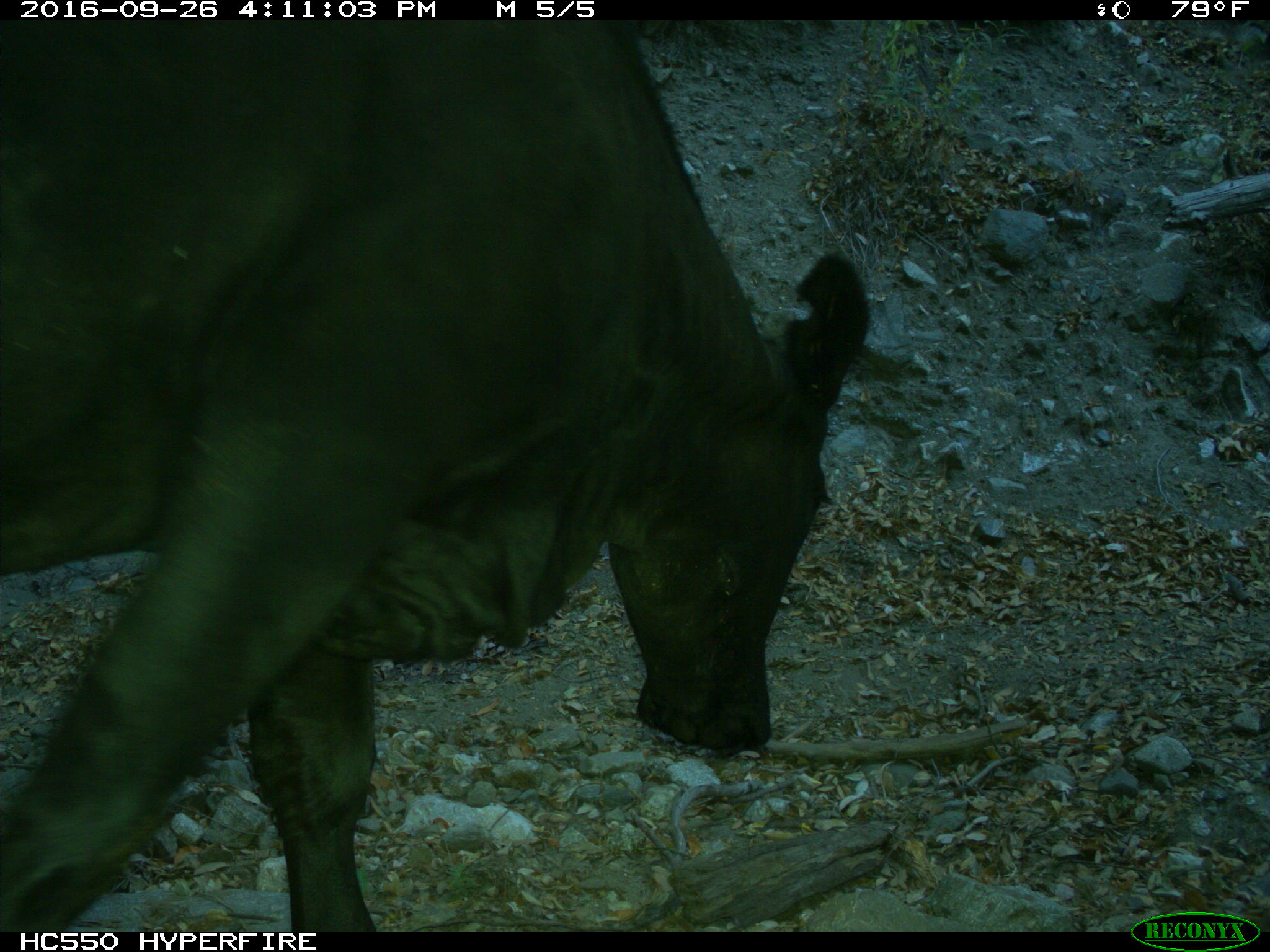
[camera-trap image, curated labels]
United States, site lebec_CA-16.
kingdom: Animalia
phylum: Chordata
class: Mammalia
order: Artiodactyla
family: Bovidae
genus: Bos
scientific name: Bos taurus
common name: domestic cow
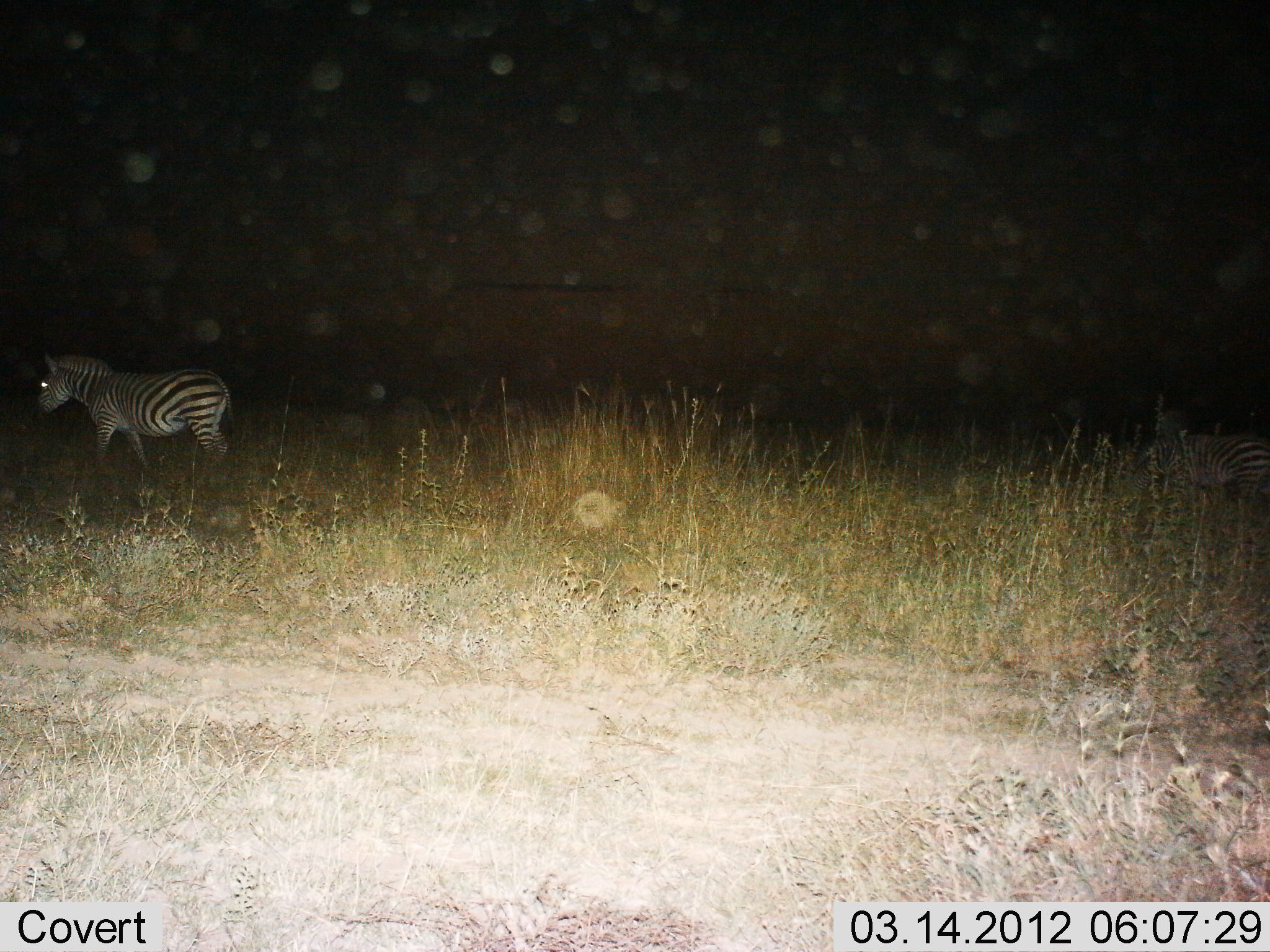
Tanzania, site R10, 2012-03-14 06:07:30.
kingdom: Animalia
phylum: Chordata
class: Mammalia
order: Perissodactyla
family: Equidae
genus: Equus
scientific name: Equus quagga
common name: plains zebra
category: zebra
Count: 2.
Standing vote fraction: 27%.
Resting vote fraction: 0%.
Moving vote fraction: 80%.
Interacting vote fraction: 0%.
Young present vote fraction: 0%.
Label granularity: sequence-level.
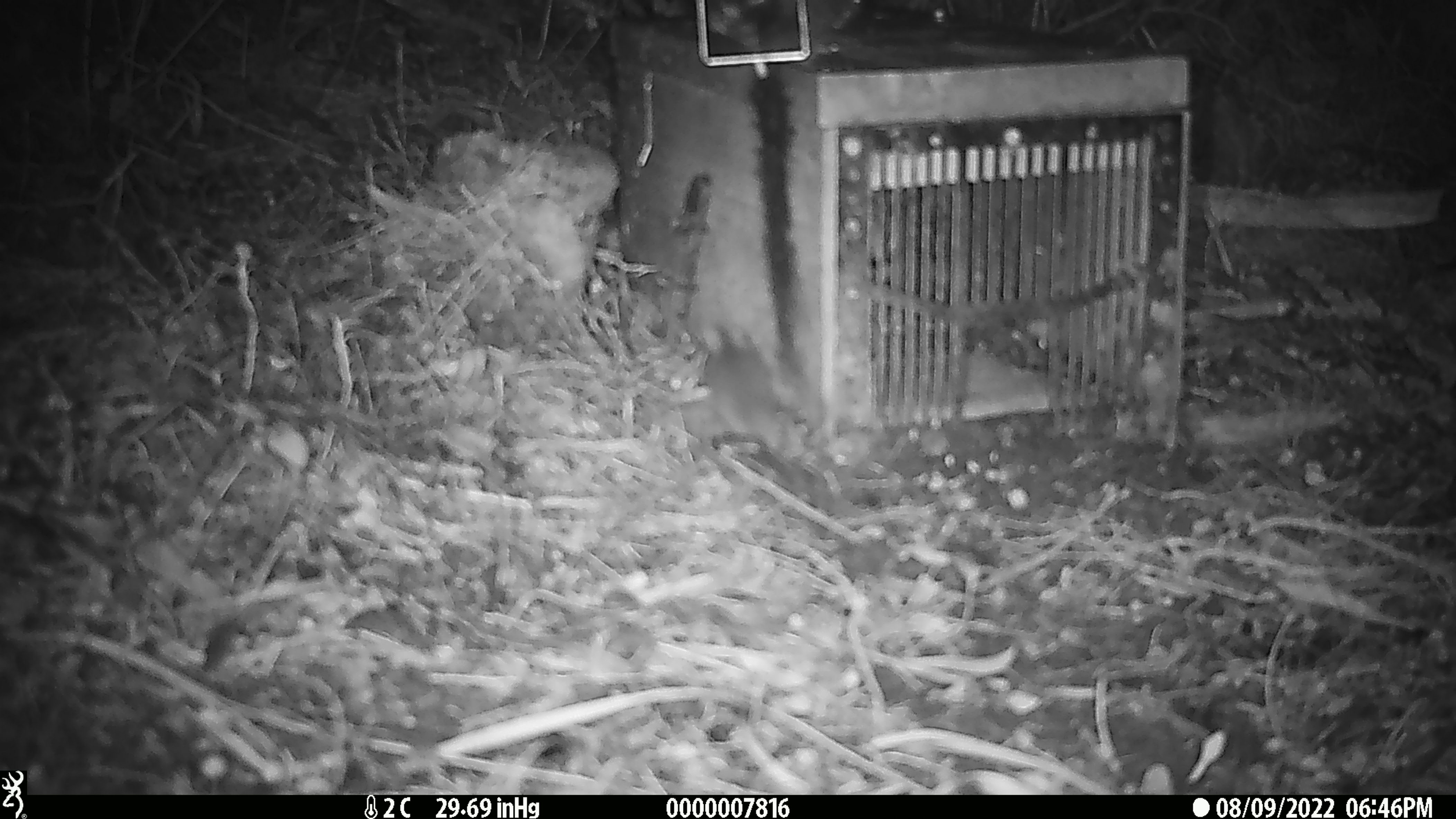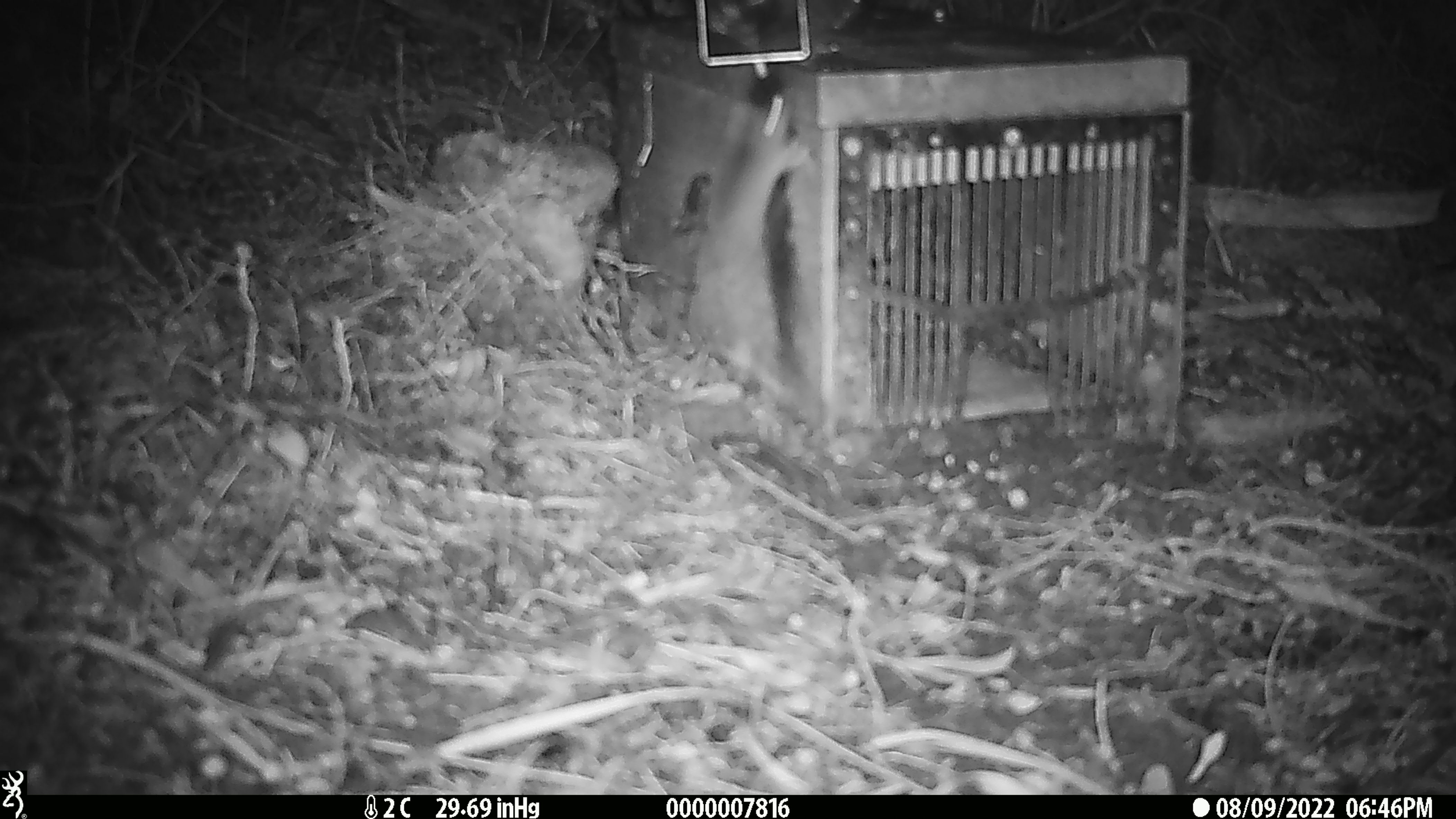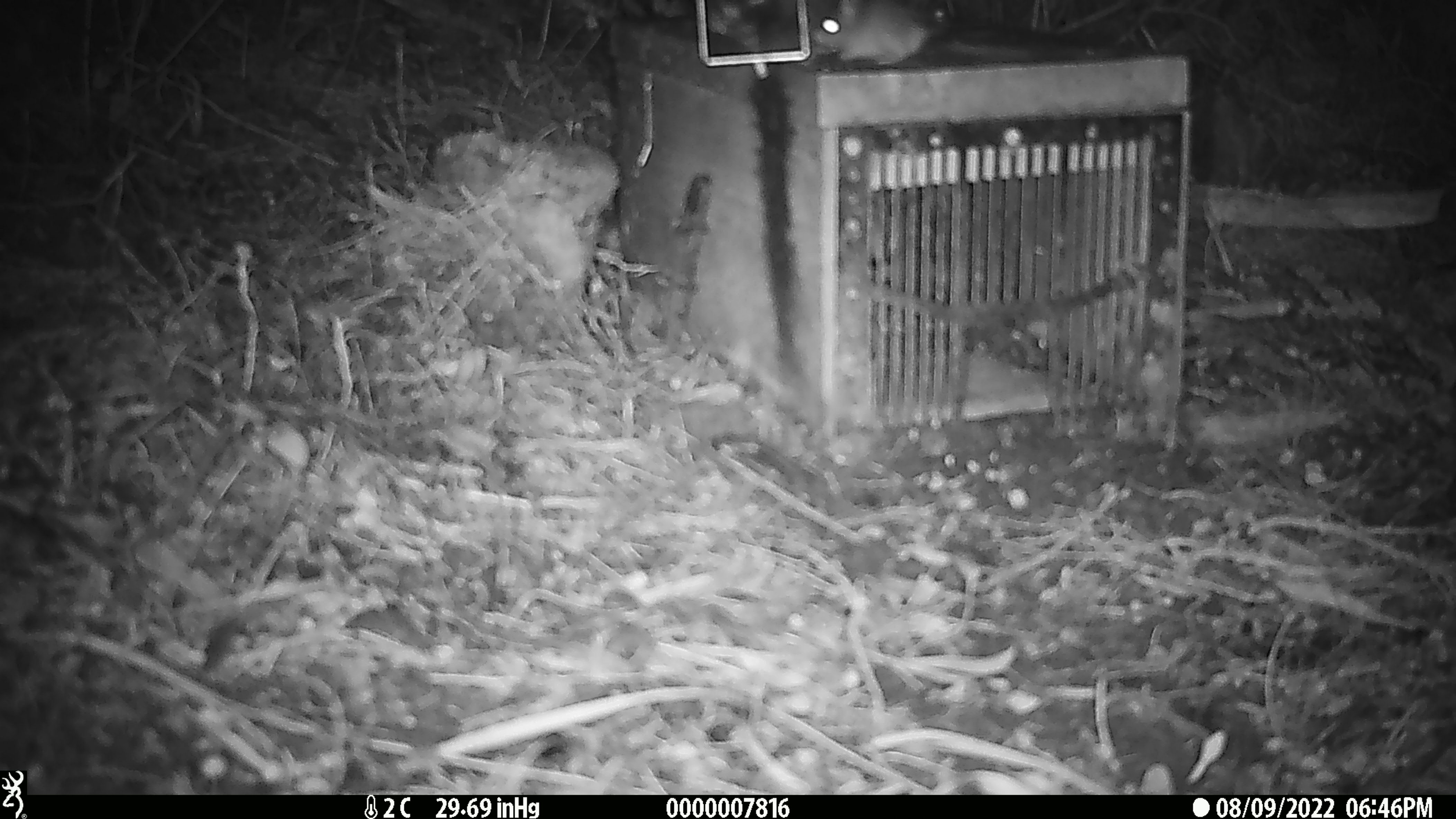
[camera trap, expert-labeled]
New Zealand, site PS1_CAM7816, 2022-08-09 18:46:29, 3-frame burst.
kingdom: Animalia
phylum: Chordata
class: Mammalia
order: Rodentia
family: Muridae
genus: Mus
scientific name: Mus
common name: mouse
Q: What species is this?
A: Mouse (Mus).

· · ·

Take the lines from the one holding "Young present vote fraction: 0%." through the final line of the records above and output them exactly, both ends included, excluding pictures.

■ **RESULT OF THE TASK**
Young present vote fraction: 0%.
Label granularity: sequence-level.
[camera trap, expert-labeled]
New Zealand, site PS1_CAM7816, 2022-08-09 18:46:29, 3-frame burst.
kingdom: Animalia
phylum: Chordata
class: Mammalia
order: Rodentia
family: Muridae
genus: Mus
scientific name: Mus
common name: mouse
Q: What species is this?
A: Mouse (Mus).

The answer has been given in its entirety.